To my knowledge, no Nvidia card in the last 3+ generations has failed to reach its turbo clockrates. Any reason to believe V100 will be any different?
I am sitting right next to a Maxwell-based Titan X that is settles to running at 1.002 MHz in CoD: Modern Warfare Remastered, so yes: I have reason to believe, that under full load turbo clocks are more or less... let's say not telling the whole truth.

Any reason to doubt the various performance numbers provided so far?
Yes, because they are marketing from one IHV and as such they are selected to show the new products in a

SThe comparison in terms of Turbo clockrates would have yielded the same results. So my point still stands. If you want to compare oranges to my stated apples, be my guest, but please telling me afterwards my arguments wouldn't make sense, when you are the one throwing oranges into the mix.
I want to compare real world achieved sustained performance instead of spreadsheet metrics. For BOTH cards, so no apples vs. oranges, as you keep misunderstanding or want to force into my argument for some reason.
 
I am sitting right next to a Maxwell-based Titan X that is settles to running at 1.002 MHz in CoD: Modern Warfare Remastered, so yes: I have reason to believe, that under full load turbo clocks are more or less... let's say not telling the whole truth.
What does the first TitanX has to do with P100 or V100? Nothing?

Besides I guess the card is throttling due to high temperature. Thats not an issue in the server. It will just get louder ;)

I want to compare real world achieved sustained performance instead of spreadsheet metrics. For BOTH cards, so no apples vs. oranges
Then why come around with an orange Kepler-card? ;)
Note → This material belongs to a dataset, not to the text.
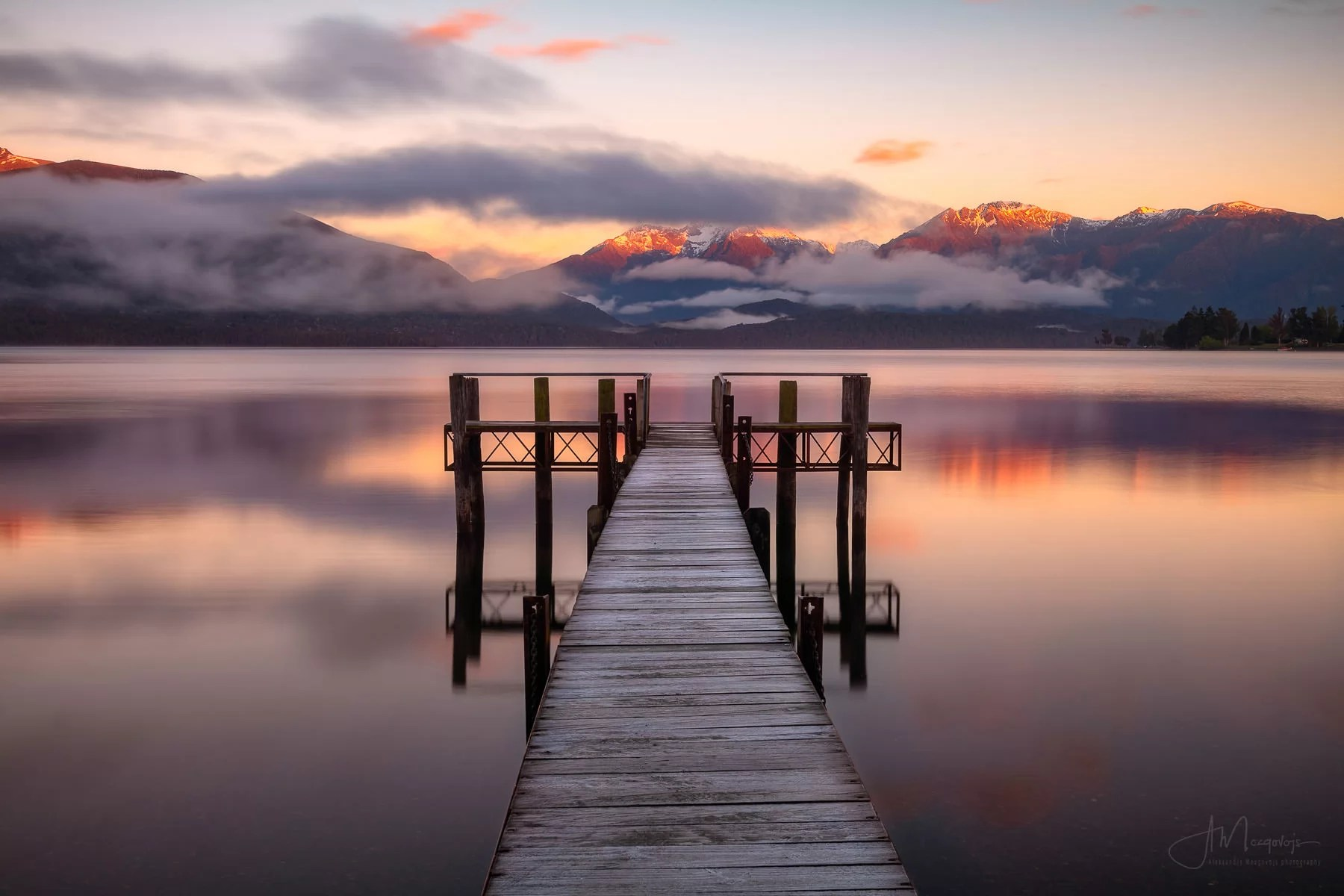 Sunrise in Te Anau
As long as we are speculating and there is no V100 owned by a third party, we have to relay on spreadsheet. If you want to doubt the spreadsheet, do you have arguments for that? So do you have benchmarks where the P100 cards dips way down in clock speed due to power and/or thermal issues?
 
I don't remember which benchmarker it was, but some site tried their whole lineup of benchmarks and used the lowest clock their testing card showed, as a baseline for their benchmarks. They came out with the promised base clock by NVIDIA. Which loads do you mean?
Sadly I can't seem to find it now, it was one of the "regular sites" (aka not some unknown no-name site from wherever)
What I do remember was a graph with clocks per game for their test routine, and in one game the clocks actually dropped below baseclock. I'll try to dig around if I can find it, but it's hard when I'm not even sure if it was 980, 980 Ti or 1080 or something else
 
I am sitting right next to a Maxwell-based Titan X that is settles to running at 1.002 MHz in CoD: Modern Warfare Remastered, so yes: I have reason to believe, that under full load turbo clocks are more or less... let's say not telling the whole truth.
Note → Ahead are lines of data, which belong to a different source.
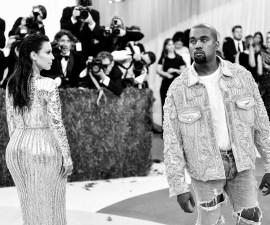 Un fan intentó trepar el escenario volador de Kanye West en Atlanta.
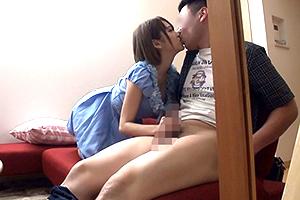 椎名そら チンポ大好きな美少女ビッチが童貞狩り!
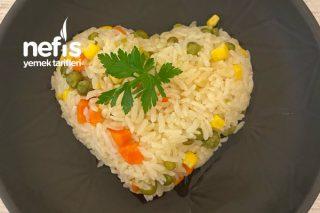 Sebzeli Pirinç Pilavı (2 Kişilik) Tarifi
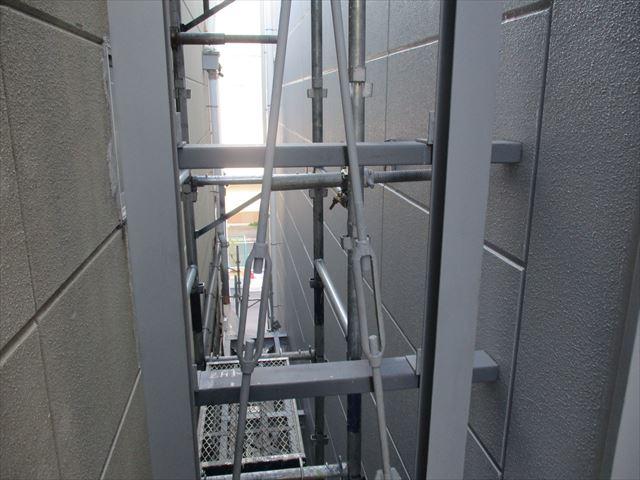 2階渡り廊下の鉄骨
Well that's most definitely not the norm. Unless there's something wrong with Anandtech's review methodology or the games they test?

http://www.anandtech.com/show/9059/the-nvidia-geforce-gtx-titan-x-review/16

I also happen to have a 960 and a 1060 that always always always run above boost clocks... so let's just say I don't agree with your wild generalization and strawman argument.

Yes, because they are marketing from one IHV and as such they are selected to show the new products in a

History tells that those claims are believable, based on previous launches. Besides I don't think you can do much one way or another to show SGEMM in a good light...

So there's a lot of evidence that points to an increase in performance and perf-per-watt. There's none pointing to the contrary, or at least you have provided nothing. "I am an skeptic until something fully proven" is not evidence. This is a speculation thread, if you are going to dispute someone's claim that "there appears to be a perf/watt increase", which is based on available evidence, I think that you should provide evidence of your own rather than just dismissing anything and everything that you choose not to believe.
 
It all depends on various variables - even gaming loads can push NVIDIA cards even below their so called "baseclock" occasionally, let alone under Boost-clocks

The point is not even if the clocks go down in some workloads. What matters is if Volta behaves differently than previous generations, and so far there's absolutely nothing that even suggests this is the case.
 
Well that's most definitely not the norm. Unless there's something wrong with Anandtech's review methodology or the games they test?
http://www.anandtech.com/show/9059/the-nvidia-geforce-gtx-titan-x-review/16
I also happen to have a 960 and a 1060 that always always always run above boost clocks... so let's just say I don't agree with your wild generalization and strawman argument.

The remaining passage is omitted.